Nell’ultimo capitolo, dopo aver riassunto la sua visione, Dennett si chiede, per la prima volta nel libro: “E se avessi torto?”. La sua conclusione è che, sebbene la sua prospettiva abbia dato adito a una visione organica e coerente, bisogna dar credito all’idea (mutuata dal filosofo francese Jacques Derrida) che “esistono solo interpretazioni, e poi interpretazioni di interpretazioni, e nessuna di loro merita il titolo di Verità Assoluta”. Per cui dovremo accontentarci di un concetto “vegetariano” di verità scientifica (p.486). Il fatto che molti altri pensatori che stima siano giunti a conclusioni simili gli permette tuttavia di “tenere abbassata al minimo la fiammella di un mai sopito scetticismo” (p.492).

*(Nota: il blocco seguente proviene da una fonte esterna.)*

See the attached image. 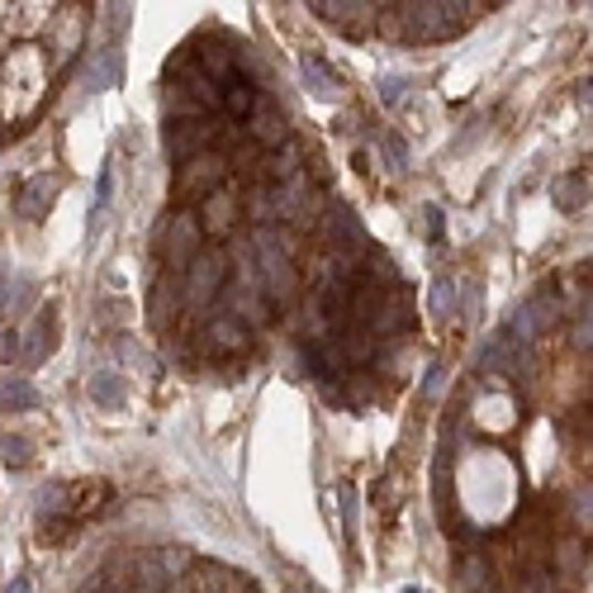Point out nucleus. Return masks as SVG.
<instances>
[{"label": "nucleus", "instance_id": "nucleus-1", "mask_svg": "<svg viewBox=\"0 0 593 593\" xmlns=\"http://www.w3.org/2000/svg\"><path fill=\"white\" fill-rule=\"evenodd\" d=\"M223 271H229V256H223L219 247H200L195 256H190L181 285H186V299L195 304V309L200 304H214L223 295Z\"/></svg>", "mask_w": 593, "mask_h": 593}, {"label": "nucleus", "instance_id": "nucleus-2", "mask_svg": "<svg viewBox=\"0 0 593 593\" xmlns=\"http://www.w3.org/2000/svg\"><path fill=\"white\" fill-rule=\"evenodd\" d=\"M252 138L256 142H285V134H290V124H285V109L271 100V95H256L252 105Z\"/></svg>", "mask_w": 593, "mask_h": 593}, {"label": "nucleus", "instance_id": "nucleus-3", "mask_svg": "<svg viewBox=\"0 0 593 593\" xmlns=\"http://www.w3.org/2000/svg\"><path fill=\"white\" fill-rule=\"evenodd\" d=\"M223 157H214V152H195V157H186V171H181V190L186 195H195V190H210V186H219L223 181Z\"/></svg>", "mask_w": 593, "mask_h": 593}, {"label": "nucleus", "instance_id": "nucleus-4", "mask_svg": "<svg viewBox=\"0 0 593 593\" xmlns=\"http://www.w3.org/2000/svg\"><path fill=\"white\" fill-rule=\"evenodd\" d=\"M200 252V219L195 214H176L171 223V271H186L190 266V256Z\"/></svg>", "mask_w": 593, "mask_h": 593}, {"label": "nucleus", "instance_id": "nucleus-5", "mask_svg": "<svg viewBox=\"0 0 593 593\" xmlns=\"http://www.w3.org/2000/svg\"><path fill=\"white\" fill-rule=\"evenodd\" d=\"M57 181L53 176H34L24 190H20V200H14V210H20L24 219H43L47 210H53V200H57Z\"/></svg>", "mask_w": 593, "mask_h": 593}, {"label": "nucleus", "instance_id": "nucleus-6", "mask_svg": "<svg viewBox=\"0 0 593 593\" xmlns=\"http://www.w3.org/2000/svg\"><path fill=\"white\" fill-rule=\"evenodd\" d=\"M86 390H91V399H95V404H100V409H109V413L128 404V384H124V375H115V371H95Z\"/></svg>", "mask_w": 593, "mask_h": 593}, {"label": "nucleus", "instance_id": "nucleus-7", "mask_svg": "<svg viewBox=\"0 0 593 593\" xmlns=\"http://www.w3.org/2000/svg\"><path fill=\"white\" fill-rule=\"evenodd\" d=\"M324 229H328V237L338 247H361V223H357V214H351L347 204H332L328 219H324Z\"/></svg>", "mask_w": 593, "mask_h": 593}, {"label": "nucleus", "instance_id": "nucleus-8", "mask_svg": "<svg viewBox=\"0 0 593 593\" xmlns=\"http://www.w3.org/2000/svg\"><path fill=\"white\" fill-rule=\"evenodd\" d=\"M299 67H304V82H309V91H314V95H324V100H338V95H342L338 76L328 72V62H318L314 53H304Z\"/></svg>", "mask_w": 593, "mask_h": 593}, {"label": "nucleus", "instance_id": "nucleus-9", "mask_svg": "<svg viewBox=\"0 0 593 593\" xmlns=\"http://www.w3.org/2000/svg\"><path fill=\"white\" fill-rule=\"evenodd\" d=\"M34 404H39V394H34V384H29L24 375H6V380H0V409H6V413H24Z\"/></svg>", "mask_w": 593, "mask_h": 593}, {"label": "nucleus", "instance_id": "nucleus-10", "mask_svg": "<svg viewBox=\"0 0 593 593\" xmlns=\"http://www.w3.org/2000/svg\"><path fill=\"white\" fill-rule=\"evenodd\" d=\"M584 200H589V176H584V171H574V176H560V181H555V204H560V210H565V214H574V210H580Z\"/></svg>", "mask_w": 593, "mask_h": 593}, {"label": "nucleus", "instance_id": "nucleus-11", "mask_svg": "<svg viewBox=\"0 0 593 593\" xmlns=\"http://www.w3.org/2000/svg\"><path fill=\"white\" fill-rule=\"evenodd\" d=\"M119 82V62H115V47H105V53H95L91 62V91H105Z\"/></svg>", "mask_w": 593, "mask_h": 593}, {"label": "nucleus", "instance_id": "nucleus-12", "mask_svg": "<svg viewBox=\"0 0 593 593\" xmlns=\"http://www.w3.org/2000/svg\"><path fill=\"white\" fill-rule=\"evenodd\" d=\"M210 338H214L219 347L243 351V347H247V328H243V324H233V318H214V324H210Z\"/></svg>", "mask_w": 593, "mask_h": 593}, {"label": "nucleus", "instance_id": "nucleus-13", "mask_svg": "<svg viewBox=\"0 0 593 593\" xmlns=\"http://www.w3.org/2000/svg\"><path fill=\"white\" fill-rule=\"evenodd\" d=\"M432 314H452V304H456V285H452V276H437V280H432Z\"/></svg>", "mask_w": 593, "mask_h": 593}, {"label": "nucleus", "instance_id": "nucleus-14", "mask_svg": "<svg viewBox=\"0 0 593 593\" xmlns=\"http://www.w3.org/2000/svg\"><path fill=\"white\" fill-rule=\"evenodd\" d=\"M0 456H6V466L20 470V466H29V460H34V446H29L24 437H6V442H0Z\"/></svg>", "mask_w": 593, "mask_h": 593}, {"label": "nucleus", "instance_id": "nucleus-15", "mask_svg": "<svg viewBox=\"0 0 593 593\" xmlns=\"http://www.w3.org/2000/svg\"><path fill=\"white\" fill-rule=\"evenodd\" d=\"M47 328H53V314H39V324H34V332H29V351H24V357H29V366H34V361H43V347H47Z\"/></svg>", "mask_w": 593, "mask_h": 593}, {"label": "nucleus", "instance_id": "nucleus-16", "mask_svg": "<svg viewBox=\"0 0 593 593\" xmlns=\"http://www.w3.org/2000/svg\"><path fill=\"white\" fill-rule=\"evenodd\" d=\"M380 95H384V105H399V100L409 95V82H404V76H384V82H380Z\"/></svg>", "mask_w": 593, "mask_h": 593}, {"label": "nucleus", "instance_id": "nucleus-17", "mask_svg": "<svg viewBox=\"0 0 593 593\" xmlns=\"http://www.w3.org/2000/svg\"><path fill=\"white\" fill-rule=\"evenodd\" d=\"M14 351H20V338H14V332H0V361H10Z\"/></svg>", "mask_w": 593, "mask_h": 593}, {"label": "nucleus", "instance_id": "nucleus-18", "mask_svg": "<svg viewBox=\"0 0 593 593\" xmlns=\"http://www.w3.org/2000/svg\"><path fill=\"white\" fill-rule=\"evenodd\" d=\"M6 593H34V589H29V574H14V580L6 584Z\"/></svg>", "mask_w": 593, "mask_h": 593}, {"label": "nucleus", "instance_id": "nucleus-19", "mask_svg": "<svg viewBox=\"0 0 593 593\" xmlns=\"http://www.w3.org/2000/svg\"><path fill=\"white\" fill-rule=\"evenodd\" d=\"M427 229H432V237H442V210H427Z\"/></svg>", "mask_w": 593, "mask_h": 593}, {"label": "nucleus", "instance_id": "nucleus-20", "mask_svg": "<svg viewBox=\"0 0 593 593\" xmlns=\"http://www.w3.org/2000/svg\"><path fill=\"white\" fill-rule=\"evenodd\" d=\"M290 593H318V589H304V584H290Z\"/></svg>", "mask_w": 593, "mask_h": 593}, {"label": "nucleus", "instance_id": "nucleus-21", "mask_svg": "<svg viewBox=\"0 0 593 593\" xmlns=\"http://www.w3.org/2000/svg\"><path fill=\"white\" fill-rule=\"evenodd\" d=\"M229 593H247V589H229Z\"/></svg>", "mask_w": 593, "mask_h": 593}, {"label": "nucleus", "instance_id": "nucleus-22", "mask_svg": "<svg viewBox=\"0 0 593 593\" xmlns=\"http://www.w3.org/2000/svg\"><path fill=\"white\" fill-rule=\"evenodd\" d=\"M404 593H419V589H404Z\"/></svg>", "mask_w": 593, "mask_h": 593}]
</instances>
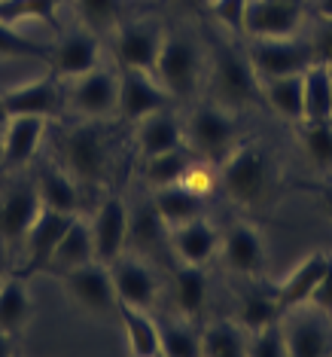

Nonostante i limiti rilevati, il libro offre una narrazione spumeggiante e ricca di spunti, e la lettura risulta davvero godibile, punteggiata qui e là da una serie di racconti e aneddoti interessanti, divertenti e a tratti dissacranti. Divertentissimo, ad esempio, l’episodio riguardante il XX Congresso mondiale della filosofia, svoltosi a Boston in un lussuoso centro commerciale, dove filosofi venuti da tutto il mondo si mescolavano agli abituali frequentatori bostoniani appartenenti all’alta società. A questo proposito Dennett riferisce la conversazione sentita da un’amica in ascensore: “Ma chi saranno tutti quei tipi strambi?”, chiedeva una matrona. “Non lo so, cara”, rispondeva l’amica, “forse è una specie di convention di senzatetto!” (p.444).

In definitiva, Pensandoci bene è un libro che offre un ritratto intimo e autentico di un filosofo che ha saputo unire il rigore accademico con un’insaziabile curiosità per il mondo e un’irrefrenabile voglia di avventura, dimostrando che la filosofia non è un’arida disciplina da salotto, ma un’avventura che si vive sul campo.